The entry also mentions that poaching for their rich fur, considered a risk factor in the predicted 20 percent decline, had dropped.
The snow leopard, rarely seen in the wild, lives across 12 countries in Central Asia, and its numbers, according to the IUCN, are estimated to be between 7367 and 7884 individuals.
The organisation also asserts that concerted conservation efforts around the globe have improved the outlook for the snow leopard, which is under threat from poaching and habitat loss due to climate change and human settlement expansion.
Conservation organisation The Snow Leopard Trust, which has been working to protect the snow leopard since 1981, opposes the IUCN's ruling.
"We believe the best available science does not justify the status change, and that it could have serious consequences for the species," the Trust wrote in a blog post.
"In the case of the snow leopard, less than 2 percent of the species' range has ever been sampled for abundance using reliable techniques such as camera traps or genetic analysis. In addition, the limited solid data that is available is biased toward high-density areas."

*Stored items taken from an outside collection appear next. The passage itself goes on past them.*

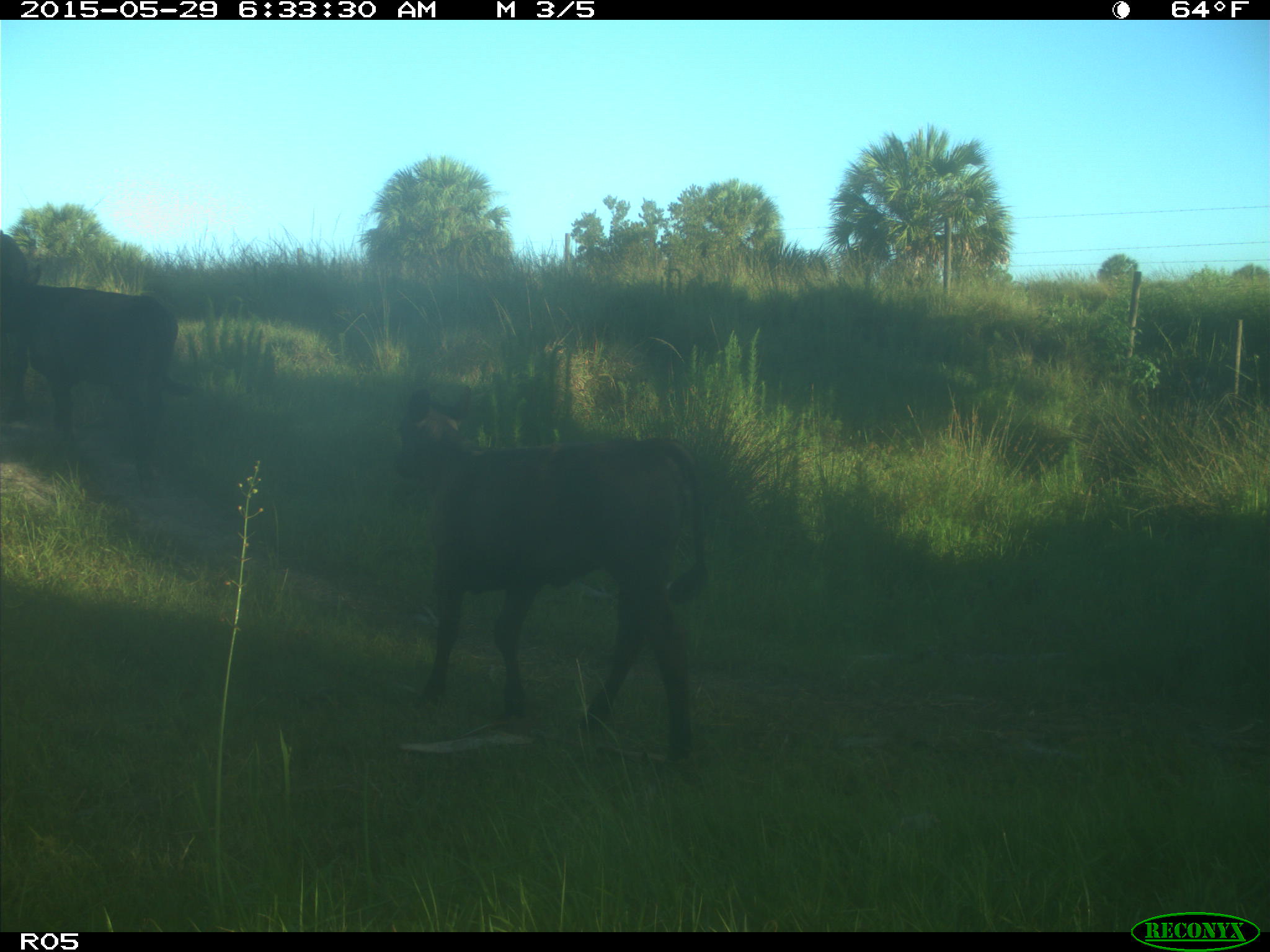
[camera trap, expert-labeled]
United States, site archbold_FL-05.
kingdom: Animalia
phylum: Chordata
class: Mammalia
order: Artiodactyla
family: Bovidae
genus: Bos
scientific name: Bos taurus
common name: domestic cow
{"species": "Bos taurus (domestic cow)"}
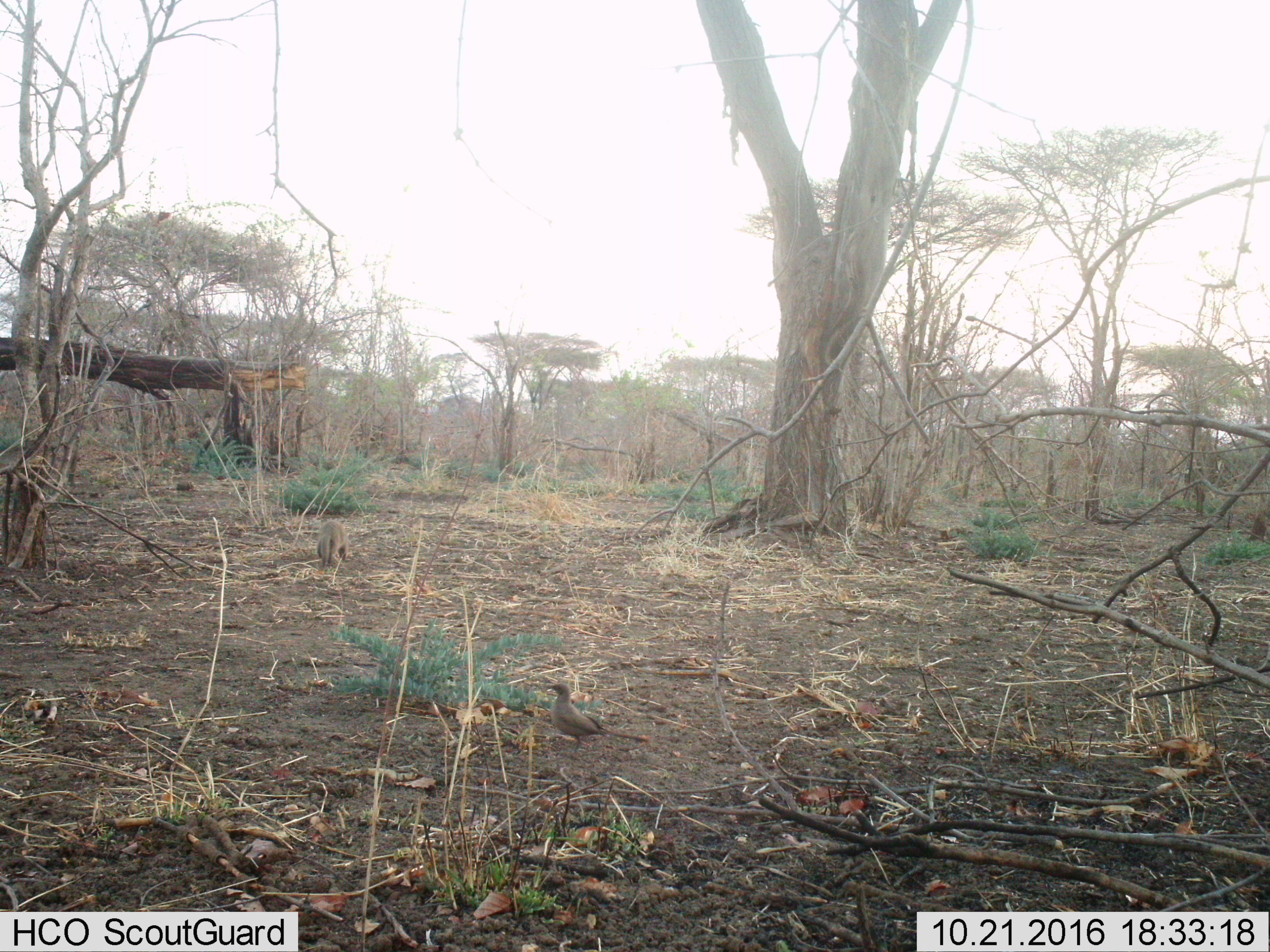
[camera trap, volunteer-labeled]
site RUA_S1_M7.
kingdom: Animalia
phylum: Chordata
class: Aves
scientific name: Aves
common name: bird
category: birdother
Birdother (bird) (Aves), count 1. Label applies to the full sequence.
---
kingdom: Animalia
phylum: Chordata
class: Mammalia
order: Carnivora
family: Herpestidae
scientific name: Herpestidae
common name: mongoose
Mongoose (Herpestidae), count 1. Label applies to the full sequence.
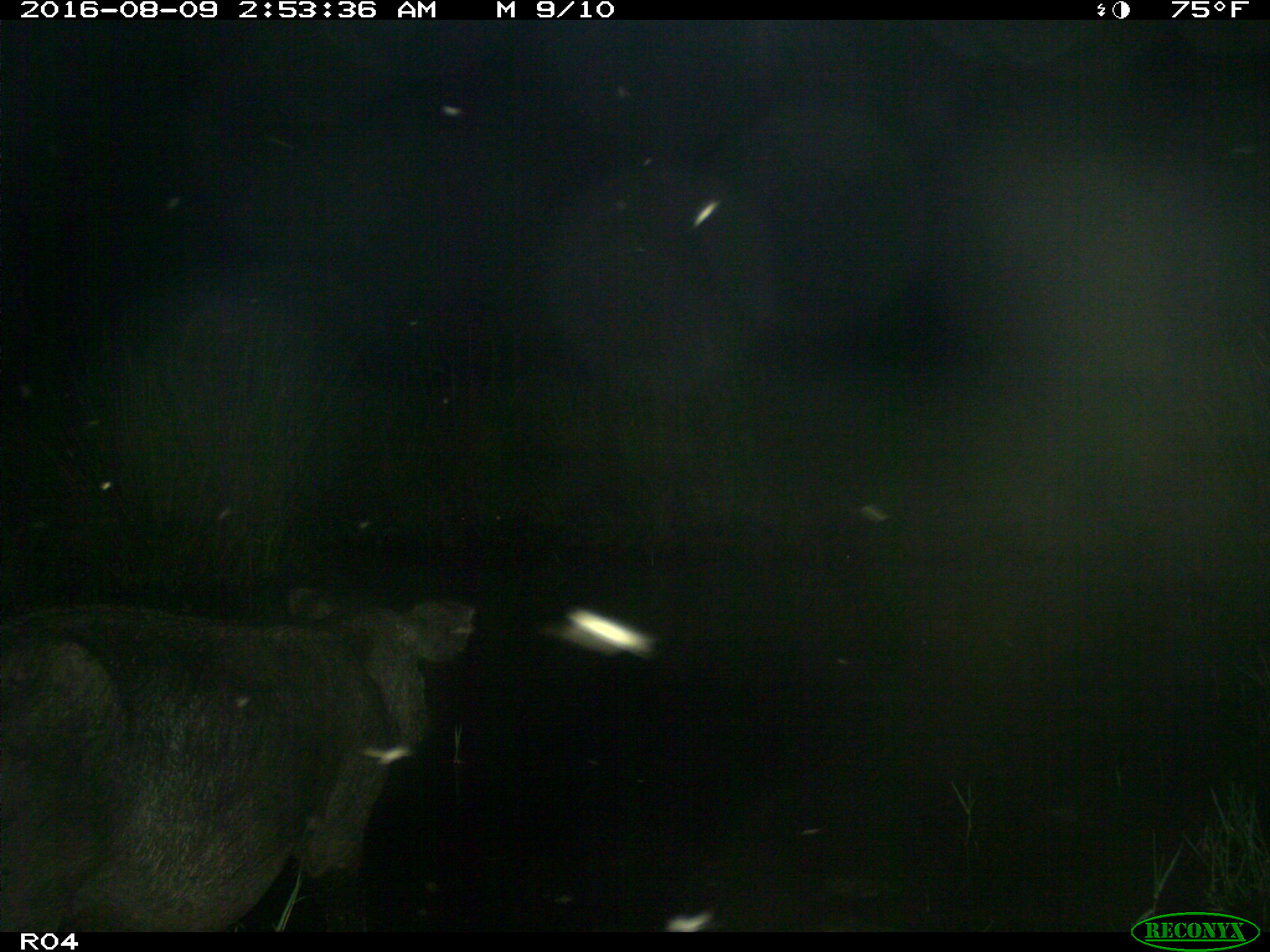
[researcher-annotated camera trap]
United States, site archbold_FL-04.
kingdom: Animalia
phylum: Chordata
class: Mammalia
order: Artiodactyla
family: Suidae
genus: Sus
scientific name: Sus scrofa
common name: wild boar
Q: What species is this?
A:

"The new assessment behind the status change of the snow leopard does not improve on this data and appears to use methodologies - such as asking people how many snow leopards they think exist in any area - that are not recognised as scientifically valid for estimating populations."
The trust is filing a petition with the IUCN to restore the snow leopard's Endangered status, and will be working with the community to collect more accurate data on snow leopard populations.
If the petition to restore the animals' status fails, the Trust hopes this data will help provide a more accurate assessment when it is due in five years.
"The snow leopard remains under acute threat," The Snow Leopard Trust said.